Spire.PDF is a professional PDF library applied to creating, writing, editing, handling and reading PDF files without any external dependencies. Get free and professional technical support for Spire.PDF for .NET, Java, Android, C++, Python.

Mon Nov 19, 2018 8:23 am

I have an issue extracting text from a PDF that has been scanned and OCR'd in Greece. When I call ExtractText, the string returned includes a bunch of undisplayable characters meaning that although I can cut and paste the contents from Adobe Reader, I can't get at from within my software.

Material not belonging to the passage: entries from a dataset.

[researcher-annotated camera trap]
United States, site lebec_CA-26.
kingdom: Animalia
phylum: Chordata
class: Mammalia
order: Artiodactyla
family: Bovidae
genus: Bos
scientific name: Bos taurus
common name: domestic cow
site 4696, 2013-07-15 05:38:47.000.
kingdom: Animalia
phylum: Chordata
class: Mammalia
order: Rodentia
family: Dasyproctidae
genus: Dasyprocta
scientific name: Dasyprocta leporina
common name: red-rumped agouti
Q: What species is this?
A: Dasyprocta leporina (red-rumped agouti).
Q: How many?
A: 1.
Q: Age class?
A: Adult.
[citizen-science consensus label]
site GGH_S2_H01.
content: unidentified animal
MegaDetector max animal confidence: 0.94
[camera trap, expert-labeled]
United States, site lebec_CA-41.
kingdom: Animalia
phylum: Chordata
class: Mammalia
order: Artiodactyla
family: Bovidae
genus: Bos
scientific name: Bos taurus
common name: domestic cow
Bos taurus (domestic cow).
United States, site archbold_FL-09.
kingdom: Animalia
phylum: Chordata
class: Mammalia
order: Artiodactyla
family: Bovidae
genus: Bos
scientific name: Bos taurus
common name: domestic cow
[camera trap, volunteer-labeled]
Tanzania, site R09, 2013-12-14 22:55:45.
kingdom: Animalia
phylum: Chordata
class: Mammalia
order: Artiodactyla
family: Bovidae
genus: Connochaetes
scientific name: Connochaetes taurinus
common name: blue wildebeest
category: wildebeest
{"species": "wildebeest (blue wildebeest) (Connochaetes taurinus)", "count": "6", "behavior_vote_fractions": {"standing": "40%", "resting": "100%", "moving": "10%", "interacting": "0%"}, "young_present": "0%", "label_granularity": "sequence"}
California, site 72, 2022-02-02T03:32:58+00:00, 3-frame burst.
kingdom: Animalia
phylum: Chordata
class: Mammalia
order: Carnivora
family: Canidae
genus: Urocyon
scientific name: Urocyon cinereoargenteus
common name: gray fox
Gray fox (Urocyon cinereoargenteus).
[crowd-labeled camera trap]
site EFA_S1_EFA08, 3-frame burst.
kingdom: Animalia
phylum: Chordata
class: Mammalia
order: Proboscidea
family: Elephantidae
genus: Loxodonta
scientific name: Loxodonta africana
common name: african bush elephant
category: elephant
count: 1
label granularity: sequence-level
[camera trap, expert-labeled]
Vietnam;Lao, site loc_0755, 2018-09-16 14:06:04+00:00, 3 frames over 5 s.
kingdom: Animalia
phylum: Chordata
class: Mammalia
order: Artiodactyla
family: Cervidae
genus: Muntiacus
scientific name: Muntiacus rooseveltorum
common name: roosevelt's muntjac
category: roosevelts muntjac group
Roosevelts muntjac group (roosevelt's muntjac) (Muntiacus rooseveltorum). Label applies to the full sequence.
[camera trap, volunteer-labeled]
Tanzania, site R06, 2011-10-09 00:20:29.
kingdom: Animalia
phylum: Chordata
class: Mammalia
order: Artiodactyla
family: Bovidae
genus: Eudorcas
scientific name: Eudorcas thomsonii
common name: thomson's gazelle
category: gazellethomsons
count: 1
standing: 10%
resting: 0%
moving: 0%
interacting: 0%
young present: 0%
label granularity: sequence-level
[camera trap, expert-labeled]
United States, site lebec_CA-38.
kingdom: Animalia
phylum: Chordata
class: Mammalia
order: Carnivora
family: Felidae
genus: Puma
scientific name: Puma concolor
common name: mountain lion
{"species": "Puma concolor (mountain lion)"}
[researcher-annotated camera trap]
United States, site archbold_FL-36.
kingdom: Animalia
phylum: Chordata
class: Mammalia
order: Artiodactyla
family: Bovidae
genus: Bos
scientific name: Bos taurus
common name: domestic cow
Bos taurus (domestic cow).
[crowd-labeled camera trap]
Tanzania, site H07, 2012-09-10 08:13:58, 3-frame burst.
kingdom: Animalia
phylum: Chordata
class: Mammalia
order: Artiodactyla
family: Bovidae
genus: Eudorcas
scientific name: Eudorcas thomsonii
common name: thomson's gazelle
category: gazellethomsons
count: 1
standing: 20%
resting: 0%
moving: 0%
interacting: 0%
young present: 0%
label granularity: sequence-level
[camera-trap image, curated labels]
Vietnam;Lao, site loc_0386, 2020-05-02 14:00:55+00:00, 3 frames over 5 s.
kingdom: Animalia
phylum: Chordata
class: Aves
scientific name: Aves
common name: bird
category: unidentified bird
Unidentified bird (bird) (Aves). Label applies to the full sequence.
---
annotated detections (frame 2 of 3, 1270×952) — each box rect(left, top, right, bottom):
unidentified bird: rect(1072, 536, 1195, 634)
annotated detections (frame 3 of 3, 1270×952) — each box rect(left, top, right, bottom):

Is there a way to specify the codepage or encoding of the string returned by ExtractText or do you have any alternate advice?

Many thanks in advance,

Darren.

DarrenWray
 
Posts: 8
Joined: Mon May 07, 2018 1:40 pm

Mon Nov 19, 2018 9:02 am

Hi Darren Wray,

Thank you for your letter.
Spire.PDF takes the Unicode as the default encoding. At present, it does not support specifying the encoding.
Anyway, could you please share your sample PDF document to help us look into it?

Sincerely,
Jane
E-iceblue support team
User avatar

Jane.Bai
 
Posts: 1156
Joined: Tue Nov 29, 2016 1:47 am

Mon Nov 19, 2018 2:06 pm

An example page is attached. I can cut and paste from this document in both Adobe Reader (windows and mac) and the mac preview app, but as shown in the screenshot in Example.zip the values returned are unintelligible.

Thanks in advance,

Darren.

DarrenWray
 
Posts: 8
Joined: Mon May 07, 2018 1:40 pm

Tue Nov 20, 2018 1:50 am

Dear Darren,

Thank you for providing the sample.
When I copy the content directly in Adobe or extract text in Adobe, the content is still incorrect. Just see the space between the characters.
Adobe.jpg


Sincerely,
Jane
E-iceblue support team
User avatar

Jane.Bai
 
Posts: 1156
Joined: Tue Nov 29, 2016 1:47 am

Tue Nov 20, 2018 7:01 am

Actually, the text in your screenshot is pretty accurate - please see the attached showing your screenshot and the PDF side by side.

Side by Side.png


OCR quality aside, is there a way to get the text from this PDF without what appears to be codepage errors?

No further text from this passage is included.